Presidente não tem a coerência intelectual e ideológica para ser chamado dessa forma
Na conversa política reproduzida agora em todo o mundo foi introduzido um detalhe permanente diante das ideias e práticas adotadas pelo presidente dos EUA desde que chegou à Casa Branca: Donald Trump é fascista? Existe uma divisão entre os que acham que sim e, portanto, admitem uma coerência intelectual e ideológica no mandatário republicano, e os que só o consideram um personagem vulgar com ideias ultradireitistas e supremacistas, que banalizam o conceito histórico do fascismo. Não é a mesma coisa: no primeiro caso ele é denominado fascista como uma descrição, enquanto no segundo é feito como um insulto. Também existem os que acham que essa é uma polêmica estéril e que para Trump é preciso aplicar o princípio de parcimônia conhecido como a navalha de Ockham: a explicação mais simples é provavelmente a explicação correta.
Em um de seus últimos números, a revista britânica Prospect dedica um de seus tradicionais duelos a dois intelectuais que mantêm essa discussão. O que acredita que Trump está associado ao fascismo começa explicando que seu lema “América primeiro” foi utilizado antes por alguns dos pequenos grupos fascistas e criptofascistas que apareceram nos EUA nas décadas dos anos trinta e quarenta.
Em seu fantástico romance Complô Contra a América, Philip Roth conta como em 1940 um aviador iletrado, isolacionista e antissemita ganha as eleições presidenciais de Franklin Delano Roosevelt, o democrata vencedor da Grande Depressão. A “era Lindbergh” começou nos EUA. Charles Lindbergh, um herói que cruzou de avião o Oceano Atlântico pela primeira vez sem escalas, era o porta-voz de um comitê chamado “Estados Unidos primeiro” e manifestou amplamente suas simpatias por Adolf Hitler. O intelectual que desenvolve a ideia de que é muito rígido chamar Trump de fascista afirma que possivelmente o presidente não conhecia esses precedentes e utilizou seu lema somente como símbolo de seu patriotismo, que contagiou seus seguidores, em que a maioria não conhece a história.

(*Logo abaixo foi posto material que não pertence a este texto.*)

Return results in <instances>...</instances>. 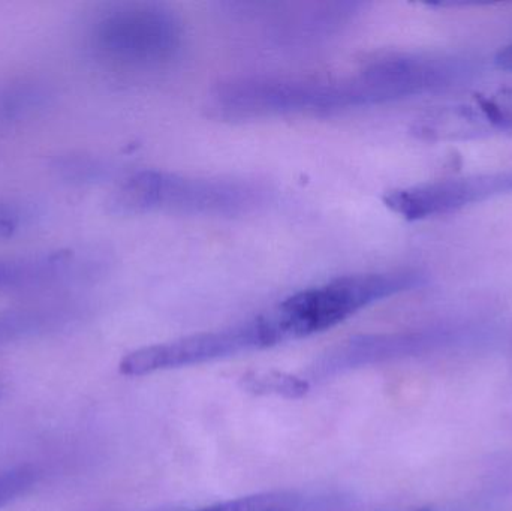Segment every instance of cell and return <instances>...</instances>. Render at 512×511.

O supremacismo branco, o tratamento à mulher, os traços de racismo, a qualificação da imprensa como “inimiga do povo”, o tratamento cruel aos imigrantes e a separação de seus filhos na fronteira, a insensibilidade diante do sofrimento dos mais fracos, suas políticas às vezes contraditórias e inconsistentes, a negação à mudança climática, sua neutralidade diante dos distúrbios de Charlottesville (um grupo de extrema-direita desfilando com tochas acesas que atacou os manifestantes contrários, defensores dos direitos civis, causando por volta de trinta feridos e uma morte). Trump condenou esses acontecimentos, mas sem apontar a principal responsabilidade por parte dos supremacistas e sim dividindo implicitamente as culpas entre eles e os manifestantes contrários. Tudo isso são sintomas de um personagem autoritário e demagogo, mas não de um fascista estritamente falando.
O fascismo é uma ideologia fechada e um movimento político de caráter totalitário e antidemocrático que teve presença muito maior na Europa do que nos EUA, onde uma grande parte da população manifesta desinteresse e até mesmo repúdio às ideologias compactas, exemplificado na ambiguidade com que em muitas ocasiões os partidos Democrata e Republicano são diferenciados.
O fascismo tem um significado preciso, com ideias, estética e um regime específico, ainda que com o passar do tempo tenha se degradado e utilizado na linguagem cotidiana como mais um insulto, o que funciona muito bem. Trump é um personagem arbitrário e xenófobo com péssima reputação, mas chamá-lo de fascista seria dar-lhe uma coerência que não possui. Ainda que quem o descreve dessa forma supõe que chamar um fascista de fascista serve para identificar imediatamente suas ações, antes que elas possam se fundir até o fundo desse conceito político. A Administração de Trump ganhou sozinha, desde o começo de seu mandato, seu papel de herdeira dos piores instintos e ações da história norte-americana.